--- start of Page extract ---

In the beginning, all Connie Snow ’77 wanted to do was take a few houses — Victorians, once stately but now decrepit — and bring them up to code, creating homes for needy families in Brattleboro, Vermont.
“We were in a period of rapid housing appreciation,” Snow says. “There was a feeling the state was losing what little affordable housing we had. A lot of it was privately owned and derelict, and the rest was being bought up by investors.”
That was in 1987. Her budget was $7,000.
Exactly 30 years later, Snow would retire as executive director of what became the Windham & Windsor Housing Trust. With an operating budget topping $2 million, the nonprofit has preserved the affordability of almost 900 homes in the region, as well as invested in and rehabilitated historic properties slated for demolition, and reinvigorated downtowns and village centers. The 900 “units” of affordable housing include single family homes, rental apartments, mobile homes, boarding houses and special needs housing, as well as commercial rentals. A Vermont Business Journal story on her retirement termed Snow a “pioneer” in affordable housing “certainly in the state, and probably in the country.” The Preservation Trust of Vermont noted: “Downtown Brattleboro would not be what it is today were it not for Connie’s efforts.”
And Snow well remembers what set her on this path: a Holy Cross course in liberation theology.
“The Jesuits promoted the idea that you shouldn’t have to wait until you die for justice — there should be justice here on earth, the right to fulfill your basic needs,” she says. “Well, affordable housing is the intersection of the real estate market, construction and social services; that was tremendously exciting for me.”
Snow is hardly alone: An array of Holy Cross alumni are devoting their careers, time and treasure to the ideal of housing for all.

--- end of Page extract ---

▶ [Exercise instructions]:
**A.** For each statement, say whether it agrees with the article about Connie Snow. Answer yes or no, and quote the deciding words. (i) Snow's budget in 1987 was $7,000. (ii) The nonprofit has preserved the affordability of more than 1,000 homes. (iii) Snow retired as executive director 30 years after she began.
**B.** Reproduce the passage of the article about Connie Snow from "In the beginning, all" up to and including "budget was $7,000.".
Rely only on the article about Connie Snow for what comes next.

--- start of Information provided ---

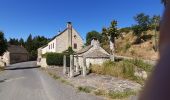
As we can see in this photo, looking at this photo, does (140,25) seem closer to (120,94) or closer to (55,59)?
(55,59)

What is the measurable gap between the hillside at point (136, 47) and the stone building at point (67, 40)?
31.4ft

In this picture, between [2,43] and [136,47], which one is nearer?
[2,43]

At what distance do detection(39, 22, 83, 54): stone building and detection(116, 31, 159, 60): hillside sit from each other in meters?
9.56

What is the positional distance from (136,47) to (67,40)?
15496 millimetres

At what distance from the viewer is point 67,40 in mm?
67562

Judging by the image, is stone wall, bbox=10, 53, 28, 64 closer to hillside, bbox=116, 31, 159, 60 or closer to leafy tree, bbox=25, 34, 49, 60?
leafy tree, bbox=25, 34, 49, 60

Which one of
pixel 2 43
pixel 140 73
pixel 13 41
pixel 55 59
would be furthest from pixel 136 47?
pixel 13 41

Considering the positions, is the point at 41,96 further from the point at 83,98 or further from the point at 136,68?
the point at 136,68

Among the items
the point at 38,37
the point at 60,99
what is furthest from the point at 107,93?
the point at 38,37

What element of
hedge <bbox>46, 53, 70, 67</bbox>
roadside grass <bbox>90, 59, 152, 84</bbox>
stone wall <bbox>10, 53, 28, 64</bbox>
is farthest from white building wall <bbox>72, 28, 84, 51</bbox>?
roadside grass <bbox>90, 59, 152, 84</bbox>

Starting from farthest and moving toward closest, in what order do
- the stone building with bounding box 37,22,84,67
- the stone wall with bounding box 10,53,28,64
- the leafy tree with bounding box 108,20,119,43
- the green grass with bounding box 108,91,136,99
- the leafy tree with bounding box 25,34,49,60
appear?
the leafy tree with bounding box 25,34,49,60 → the stone wall with bounding box 10,53,28,64 → the stone building with bounding box 37,22,84,67 → the leafy tree with bounding box 108,20,119,43 → the green grass with bounding box 108,91,136,99

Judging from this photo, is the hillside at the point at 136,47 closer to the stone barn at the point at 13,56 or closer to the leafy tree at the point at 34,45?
the stone barn at the point at 13,56

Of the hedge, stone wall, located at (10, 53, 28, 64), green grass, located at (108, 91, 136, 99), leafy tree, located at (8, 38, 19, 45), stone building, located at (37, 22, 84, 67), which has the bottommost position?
green grass, located at (108, 91, 136, 99)

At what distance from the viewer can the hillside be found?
64688 millimetres
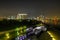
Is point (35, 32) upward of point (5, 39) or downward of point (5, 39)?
downward

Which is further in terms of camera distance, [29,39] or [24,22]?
[24,22]

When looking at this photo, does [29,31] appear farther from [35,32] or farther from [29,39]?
[29,39]

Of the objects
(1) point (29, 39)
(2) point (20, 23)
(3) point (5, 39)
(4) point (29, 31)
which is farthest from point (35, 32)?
(3) point (5, 39)

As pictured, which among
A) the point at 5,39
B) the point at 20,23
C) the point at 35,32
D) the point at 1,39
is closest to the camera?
the point at 1,39

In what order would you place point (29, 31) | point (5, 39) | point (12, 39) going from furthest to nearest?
point (29, 31), point (12, 39), point (5, 39)

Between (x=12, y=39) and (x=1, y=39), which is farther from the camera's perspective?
(x=12, y=39)

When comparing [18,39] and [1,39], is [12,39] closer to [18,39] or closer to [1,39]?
[18,39]

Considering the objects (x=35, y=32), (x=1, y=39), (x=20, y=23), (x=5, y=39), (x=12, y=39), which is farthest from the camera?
(x=20, y=23)

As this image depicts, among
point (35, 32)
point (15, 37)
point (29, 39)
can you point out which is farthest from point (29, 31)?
point (15, 37)

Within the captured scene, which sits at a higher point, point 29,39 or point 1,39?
point 1,39
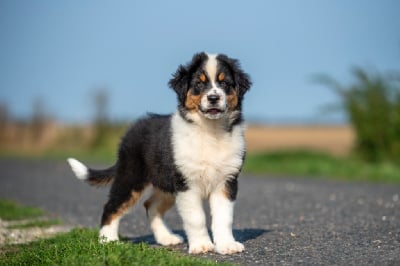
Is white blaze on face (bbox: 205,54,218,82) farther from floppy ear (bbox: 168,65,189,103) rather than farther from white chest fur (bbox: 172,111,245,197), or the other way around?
white chest fur (bbox: 172,111,245,197)

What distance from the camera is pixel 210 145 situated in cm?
810

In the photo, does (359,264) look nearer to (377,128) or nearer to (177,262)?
(177,262)

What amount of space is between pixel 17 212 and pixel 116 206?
16.7 ft

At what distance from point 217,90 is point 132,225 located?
15.2 ft

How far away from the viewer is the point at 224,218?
26.0 ft

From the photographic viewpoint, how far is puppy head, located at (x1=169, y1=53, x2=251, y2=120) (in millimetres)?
7809

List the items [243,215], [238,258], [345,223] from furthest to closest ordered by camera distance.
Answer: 1. [243,215]
2. [345,223]
3. [238,258]

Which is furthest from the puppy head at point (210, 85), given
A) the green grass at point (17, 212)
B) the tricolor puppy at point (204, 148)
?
the green grass at point (17, 212)

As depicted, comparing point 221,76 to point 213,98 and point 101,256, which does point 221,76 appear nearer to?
point 213,98

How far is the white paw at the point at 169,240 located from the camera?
30.3ft

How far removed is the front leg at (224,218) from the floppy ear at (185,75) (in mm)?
1264

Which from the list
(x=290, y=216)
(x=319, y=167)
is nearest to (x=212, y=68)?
(x=290, y=216)

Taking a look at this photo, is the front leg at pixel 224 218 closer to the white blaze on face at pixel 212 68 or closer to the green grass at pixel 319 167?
the white blaze on face at pixel 212 68

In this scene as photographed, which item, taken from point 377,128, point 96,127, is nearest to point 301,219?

--- end of Information provided ---

▶ [Task solutions]:
**A.**
(i) Yes: "That was in 1987. Her budget was $7,000."
(ii) No: "the nonprofit has preserved the affordability of almost 900 homes in the region"
(iii) Yes: "Exactly 30 years later, Snow would retire as executive director"

**B.**
In the beginning, all Connie Snow ’77 wanted to do was take a few houses — Victorians, once stately but now decrepit — and bring them up to code, creating homes for needy families in Brattleboro, Vermont.
“We were in a period of rapid housing appreciation,” Snow says. “There was a feeling the state was losing what little affordable housing we had. A lot of it was privately owned and derelict, and the rest was being bought up by investors.”
That was in 1987. Her budget was $7,000.